In this report, we found that there is no best model across all industries when doing long term 126 day predictions of stock prices. In other words, there is no general model, and different industries require different optimal models. This is not unexpected because stock price data is diverse and situational, and it is unlikely that any single model will be uniformly best across all industries or contexts. Based on our results, ARIMA GARCH methods are better for Consumer Discretionary and Financial industries, and LSTM models are better for Healthcare and Industrials. Specifically, we found Cumulative Year (CumYr) ARIMA GARCH performs best for the Consumer Discretionary industry, year by year (YrByYr) ARIMA GARCH performs best for Financials, YrByYr multivariate LSTM performs best for Healthcare, and YrByYr univariate LSTM performs best for Industrials. Overall, the LSTM models with YrByYr under multivariate condition perform better than LSTM models under other conditions.
After finding that there was no general model, we still attempted to find a potential model that might apply all the industries. So we transformed our data and fitted a classification model. We converted our data into a series of -1,0, and 1 depending on whether prices increased or decreased by a certain amount.

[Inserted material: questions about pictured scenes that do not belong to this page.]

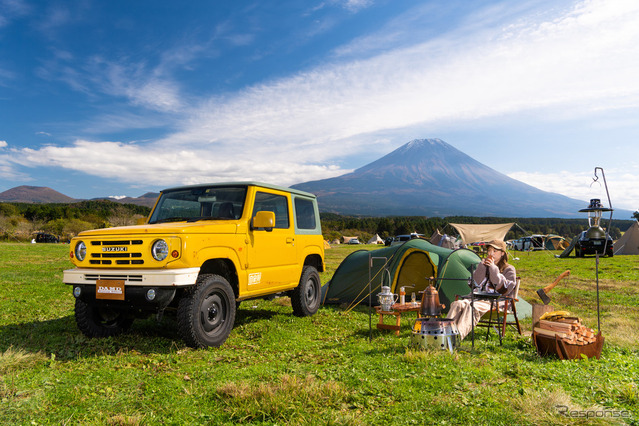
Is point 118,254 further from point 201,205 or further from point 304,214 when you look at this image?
point 304,214

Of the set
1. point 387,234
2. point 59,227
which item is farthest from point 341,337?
point 387,234

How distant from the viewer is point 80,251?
6.30 meters

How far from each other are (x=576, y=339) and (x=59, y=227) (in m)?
77.0

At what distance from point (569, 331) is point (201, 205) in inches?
230

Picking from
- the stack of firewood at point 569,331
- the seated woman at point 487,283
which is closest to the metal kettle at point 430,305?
the seated woman at point 487,283

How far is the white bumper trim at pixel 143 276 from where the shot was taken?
18.2 ft

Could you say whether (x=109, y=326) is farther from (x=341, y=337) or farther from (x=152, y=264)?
(x=341, y=337)

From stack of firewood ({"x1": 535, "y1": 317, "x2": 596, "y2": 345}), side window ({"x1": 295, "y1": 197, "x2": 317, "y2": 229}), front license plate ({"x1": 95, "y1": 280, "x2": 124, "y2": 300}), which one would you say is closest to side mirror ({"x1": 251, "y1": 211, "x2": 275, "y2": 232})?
side window ({"x1": 295, "y1": 197, "x2": 317, "y2": 229})

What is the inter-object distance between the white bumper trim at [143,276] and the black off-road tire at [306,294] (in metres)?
3.17

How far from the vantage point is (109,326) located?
689cm

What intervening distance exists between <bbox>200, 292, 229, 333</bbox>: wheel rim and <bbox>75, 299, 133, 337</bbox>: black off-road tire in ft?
4.94

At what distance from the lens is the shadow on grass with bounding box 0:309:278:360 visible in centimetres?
610

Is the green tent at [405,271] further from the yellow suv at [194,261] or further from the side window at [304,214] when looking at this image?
the yellow suv at [194,261]

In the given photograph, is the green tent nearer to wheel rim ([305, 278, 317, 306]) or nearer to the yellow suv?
wheel rim ([305, 278, 317, 306])
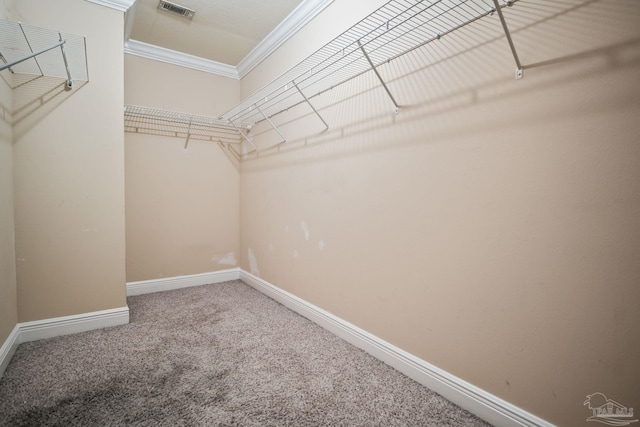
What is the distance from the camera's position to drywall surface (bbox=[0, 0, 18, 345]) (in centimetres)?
155

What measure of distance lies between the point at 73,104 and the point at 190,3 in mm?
1077

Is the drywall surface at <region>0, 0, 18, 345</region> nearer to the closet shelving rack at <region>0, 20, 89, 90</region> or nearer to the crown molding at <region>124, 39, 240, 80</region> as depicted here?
the closet shelving rack at <region>0, 20, 89, 90</region>

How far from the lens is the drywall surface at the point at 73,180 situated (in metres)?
1.80

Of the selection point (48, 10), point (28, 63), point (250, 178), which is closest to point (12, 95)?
Result: point (28, 63)

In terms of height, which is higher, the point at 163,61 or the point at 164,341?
the point at 163,61

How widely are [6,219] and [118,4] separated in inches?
61.2

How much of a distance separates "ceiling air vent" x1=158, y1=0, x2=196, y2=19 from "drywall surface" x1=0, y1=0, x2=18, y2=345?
0.86m

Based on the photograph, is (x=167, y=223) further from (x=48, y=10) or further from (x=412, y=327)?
(x=412, y=327)

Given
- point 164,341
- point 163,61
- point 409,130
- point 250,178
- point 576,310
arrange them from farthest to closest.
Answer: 1. point 250,178
2. point 163,61
3. point 164,341
4. point 409,130
5. point 576,310

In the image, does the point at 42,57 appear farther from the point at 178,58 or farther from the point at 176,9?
the point at 178,58

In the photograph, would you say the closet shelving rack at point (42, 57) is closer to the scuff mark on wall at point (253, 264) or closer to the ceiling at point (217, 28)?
the ceiling at point (217, 28)

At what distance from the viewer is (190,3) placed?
2100mm

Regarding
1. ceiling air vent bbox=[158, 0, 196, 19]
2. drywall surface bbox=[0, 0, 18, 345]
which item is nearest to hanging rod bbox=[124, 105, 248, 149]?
ceiling air vent bbox=[158, 0, 196, 19]

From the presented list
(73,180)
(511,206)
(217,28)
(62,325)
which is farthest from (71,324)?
(511,206)
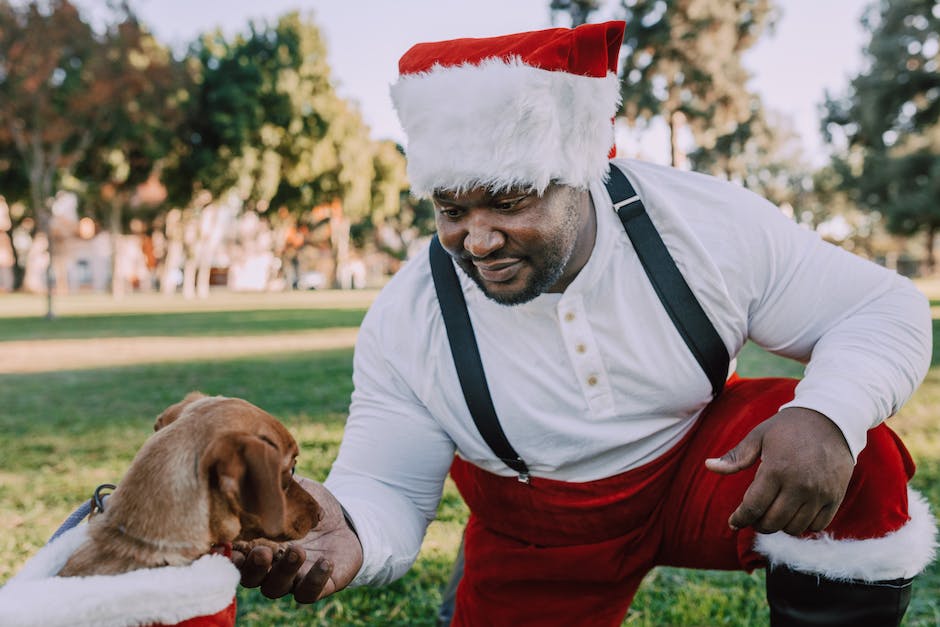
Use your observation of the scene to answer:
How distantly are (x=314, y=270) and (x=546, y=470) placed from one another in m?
79.7

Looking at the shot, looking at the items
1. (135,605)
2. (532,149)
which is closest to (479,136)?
(532,149)

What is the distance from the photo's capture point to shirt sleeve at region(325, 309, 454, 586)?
2422 millimetres

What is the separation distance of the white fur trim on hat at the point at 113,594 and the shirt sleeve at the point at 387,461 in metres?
0.50

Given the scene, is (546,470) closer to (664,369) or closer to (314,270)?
(664,369)

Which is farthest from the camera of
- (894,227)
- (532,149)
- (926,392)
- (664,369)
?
(894,227)

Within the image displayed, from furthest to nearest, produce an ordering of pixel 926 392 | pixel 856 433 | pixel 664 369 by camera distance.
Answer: pixel 926 392
pixel 664 369
pixel 856 433

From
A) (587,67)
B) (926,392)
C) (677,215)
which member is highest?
(587,67)

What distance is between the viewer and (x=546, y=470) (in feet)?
8.34

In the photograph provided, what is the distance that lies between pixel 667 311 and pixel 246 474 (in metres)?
1.37

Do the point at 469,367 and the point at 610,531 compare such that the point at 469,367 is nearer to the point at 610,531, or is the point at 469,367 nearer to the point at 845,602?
the point at 610,531

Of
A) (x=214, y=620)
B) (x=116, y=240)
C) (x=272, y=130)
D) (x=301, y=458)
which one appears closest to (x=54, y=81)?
(x=116, y=240)

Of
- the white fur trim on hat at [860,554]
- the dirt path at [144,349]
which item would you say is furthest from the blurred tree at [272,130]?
the white fur trim on hat at [860,554]

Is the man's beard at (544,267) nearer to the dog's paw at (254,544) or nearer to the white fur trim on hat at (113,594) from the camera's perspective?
the dog's paw at (254,544)

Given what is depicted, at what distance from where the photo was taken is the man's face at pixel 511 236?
7.54ft
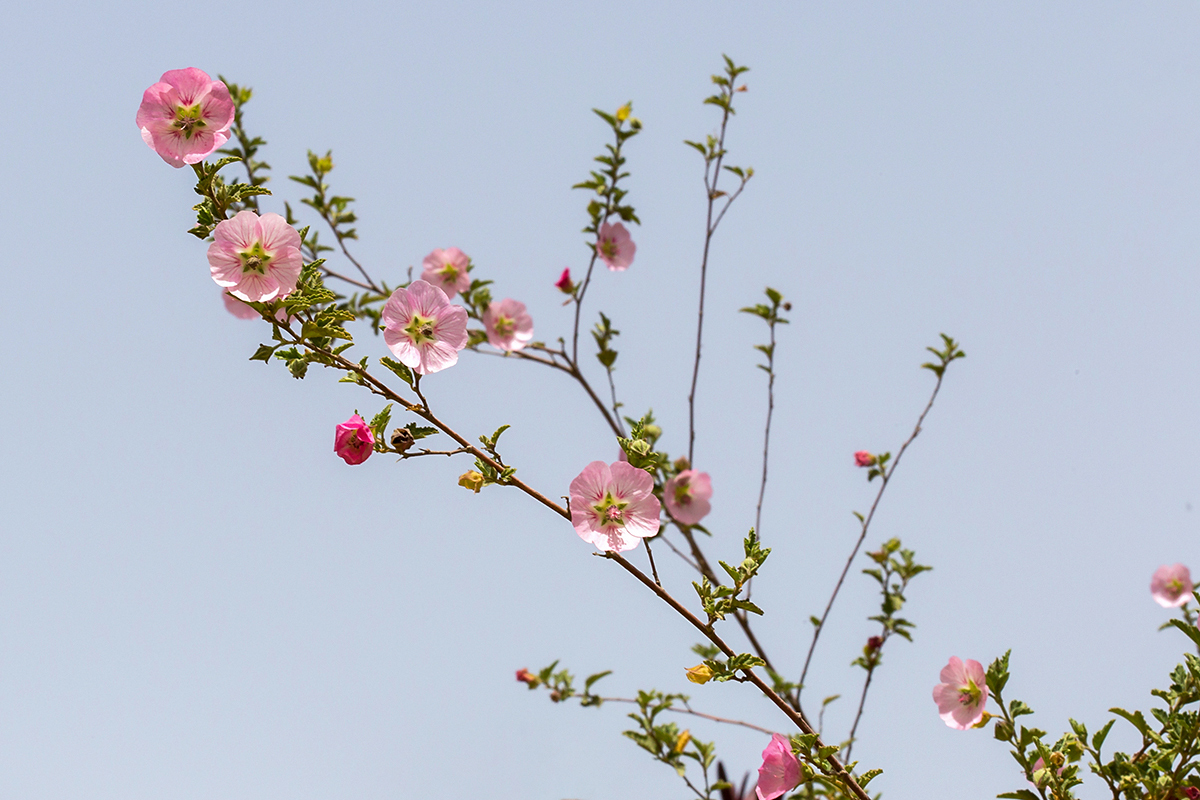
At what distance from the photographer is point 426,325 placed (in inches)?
76.6

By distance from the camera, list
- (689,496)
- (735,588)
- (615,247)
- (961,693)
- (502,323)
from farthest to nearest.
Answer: (615,247), (502,323), (689,496), (961,693), (735,588)

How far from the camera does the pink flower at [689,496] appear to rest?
3.55 meters

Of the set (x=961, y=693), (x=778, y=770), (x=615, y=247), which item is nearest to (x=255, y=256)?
(x=778, y=770)

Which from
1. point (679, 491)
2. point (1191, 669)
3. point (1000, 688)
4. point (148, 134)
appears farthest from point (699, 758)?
point (148, 134)

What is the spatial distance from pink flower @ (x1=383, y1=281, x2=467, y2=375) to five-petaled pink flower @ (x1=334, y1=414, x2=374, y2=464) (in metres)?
0.22

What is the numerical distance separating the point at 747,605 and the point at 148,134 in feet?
4.97

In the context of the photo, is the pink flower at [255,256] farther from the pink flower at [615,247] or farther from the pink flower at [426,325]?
the pink flower at [615,247]

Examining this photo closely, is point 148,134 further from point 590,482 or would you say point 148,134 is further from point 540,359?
point 540,359

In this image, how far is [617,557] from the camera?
1.61 m

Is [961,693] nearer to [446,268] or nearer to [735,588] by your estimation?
[735,588]

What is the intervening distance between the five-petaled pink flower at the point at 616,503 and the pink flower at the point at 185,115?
3.34 feet

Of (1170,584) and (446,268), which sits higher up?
(446,268)

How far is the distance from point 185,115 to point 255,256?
0.35 m

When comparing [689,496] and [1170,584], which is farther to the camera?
[1170,584]
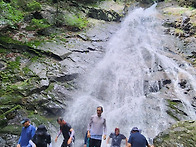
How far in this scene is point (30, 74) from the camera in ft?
33.6

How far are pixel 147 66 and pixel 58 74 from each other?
614 centimetres

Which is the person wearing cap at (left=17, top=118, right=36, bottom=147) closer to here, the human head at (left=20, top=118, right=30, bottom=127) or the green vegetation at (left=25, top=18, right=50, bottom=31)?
the human head at (left=20, top=118, right=30, bottom=127)

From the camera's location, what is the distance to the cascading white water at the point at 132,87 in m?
9.41

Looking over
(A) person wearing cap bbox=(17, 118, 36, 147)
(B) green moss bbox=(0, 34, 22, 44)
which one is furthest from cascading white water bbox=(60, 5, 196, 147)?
(B) green moss bbox=(0, 34, 22, 44)

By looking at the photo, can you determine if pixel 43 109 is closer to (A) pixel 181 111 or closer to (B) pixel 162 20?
(A) pixel 181 111

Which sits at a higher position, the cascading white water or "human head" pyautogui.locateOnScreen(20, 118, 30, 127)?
"human head" pyautogui.locateOnScreen(20, 118, 30, 127)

We then ran an LSTM on this transformed data set predicting 126 new time points. This method did not work well, with a low accuracy rate around 40% for classification, as model predicted almost exclusively 0s. Thus, we concluded that LSTM is not fit for this situation and stock price data may generally be resistant to this kind of transformation.
Finally, we ran LSTM and ARIMA GARCH models predicting 20 days of stock prices. We found that ARIMA GARCH always outperformed LSTM models, which is reasonable as time series tend to predict well on the first several time points but predicts worse as more time points are added.